On Oct. 18, the product team at cryptocurrency exchange Binance held an ask-me-anything session with users on Reddit. Of particular interest was a discussion that arose regarding retrieval fees for crypto sent on different networks than the recipient’s wallet address on Binance. According to user Maxx3141, who brought up the issue:
“I accidentally send WETH [wrapped Ether] to my Polygon address two months ago. Your exchange supports Polygon, but just for MATIC. It was only like 100$ in value. I found out you previously could recover this for a 30$ fee, and I thought that was fine. But when I contacted you, I found out you just raised the fee to 500 BUSD.”
Another user, Superb_Dragonfruit63, also raised the issue of having to pay 500 BUSD for crypto retrievals on unmatched transactions, to which the Binance staff responded:
“Token retrieval requires tech and operating effort, which is why we charge a certain fee for processing. It would cost similar effort and time regardless of the value. Thank you for the feedback; we will continue to review our fee structure as we progress.”
Unlike noncustodial wallets, wallets on centralized exchanges require matching the deposit network addresses of the sender and the recipient. Thus, accidents such as sending unlisted tokens or coins on different networks that are otherwise compatible (i.e., sending Bep-20 BNB to an ERC-20 ETH address) result in the funds failing to appear on the exchange’s user interface. Instead, exchange staff must manually access their wallet address to recover the funds.

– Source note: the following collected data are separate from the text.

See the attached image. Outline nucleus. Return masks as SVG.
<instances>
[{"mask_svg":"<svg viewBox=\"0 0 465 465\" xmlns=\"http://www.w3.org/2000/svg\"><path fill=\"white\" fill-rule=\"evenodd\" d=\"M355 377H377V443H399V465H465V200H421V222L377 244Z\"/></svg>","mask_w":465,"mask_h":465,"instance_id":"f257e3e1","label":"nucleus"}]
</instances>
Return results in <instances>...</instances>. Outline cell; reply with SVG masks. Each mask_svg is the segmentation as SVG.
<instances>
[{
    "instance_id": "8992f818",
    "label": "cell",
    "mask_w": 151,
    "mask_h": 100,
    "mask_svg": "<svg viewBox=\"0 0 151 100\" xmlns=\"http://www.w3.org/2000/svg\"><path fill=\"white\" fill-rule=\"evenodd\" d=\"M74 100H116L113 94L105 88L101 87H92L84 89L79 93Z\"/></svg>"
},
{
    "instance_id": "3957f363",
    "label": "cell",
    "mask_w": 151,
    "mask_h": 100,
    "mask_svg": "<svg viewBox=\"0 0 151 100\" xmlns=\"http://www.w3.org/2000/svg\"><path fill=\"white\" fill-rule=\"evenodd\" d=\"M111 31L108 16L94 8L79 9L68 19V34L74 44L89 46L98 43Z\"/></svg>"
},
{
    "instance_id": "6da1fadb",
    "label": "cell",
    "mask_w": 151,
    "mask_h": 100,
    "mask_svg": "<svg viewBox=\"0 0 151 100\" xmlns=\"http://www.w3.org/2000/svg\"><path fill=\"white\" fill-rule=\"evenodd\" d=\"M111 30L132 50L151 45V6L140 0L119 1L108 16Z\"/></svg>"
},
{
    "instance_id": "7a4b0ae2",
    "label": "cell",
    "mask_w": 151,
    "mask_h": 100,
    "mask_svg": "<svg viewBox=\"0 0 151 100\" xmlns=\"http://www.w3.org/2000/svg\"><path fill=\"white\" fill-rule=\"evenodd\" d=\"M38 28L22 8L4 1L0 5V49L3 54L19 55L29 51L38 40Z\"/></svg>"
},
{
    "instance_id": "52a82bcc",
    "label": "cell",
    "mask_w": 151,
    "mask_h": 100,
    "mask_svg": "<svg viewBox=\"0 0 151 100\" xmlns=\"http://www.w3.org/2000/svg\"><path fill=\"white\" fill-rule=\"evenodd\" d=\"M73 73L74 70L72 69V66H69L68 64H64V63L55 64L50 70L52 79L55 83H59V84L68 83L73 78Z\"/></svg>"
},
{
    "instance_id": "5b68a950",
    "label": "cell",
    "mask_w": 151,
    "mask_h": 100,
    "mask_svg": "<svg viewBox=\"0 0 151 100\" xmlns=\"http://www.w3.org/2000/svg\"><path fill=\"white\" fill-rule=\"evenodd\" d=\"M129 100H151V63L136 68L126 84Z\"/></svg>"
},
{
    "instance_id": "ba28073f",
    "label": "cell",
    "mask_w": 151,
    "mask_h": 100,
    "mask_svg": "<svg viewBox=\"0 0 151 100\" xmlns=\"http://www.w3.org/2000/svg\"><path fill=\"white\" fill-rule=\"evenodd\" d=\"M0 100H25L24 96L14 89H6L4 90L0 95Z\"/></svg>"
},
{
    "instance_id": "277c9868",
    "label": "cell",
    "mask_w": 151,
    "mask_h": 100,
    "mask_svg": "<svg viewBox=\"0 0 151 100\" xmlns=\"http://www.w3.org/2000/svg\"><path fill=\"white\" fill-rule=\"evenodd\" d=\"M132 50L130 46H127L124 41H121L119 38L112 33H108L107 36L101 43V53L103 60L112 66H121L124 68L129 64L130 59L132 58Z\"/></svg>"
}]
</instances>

A few months prior, Binance charged 0.001 BTC (around $40 at the time) to recover users’ funds that had been sent erroneously. However, not everyone felt sympathy for the users voicing their displeasure at the fee increase. One individual, gamma55, wrote a while back in a post on the same issue:
“Given that Binance needs to pass the issue to someone with privileges to do manual transfers from hot wallets, the fee is pretty normal, really. The normal hourly price for a person of that rank [with access priviledge] is easily hundreds of dollars, so they just bill you what they would for bigger clients. Don’t send coins and tokens on the wrong networks, and it won’t cost you a cent extra. Fifty bucks was too cheap and was probably abused to gain support for unsupported shit.”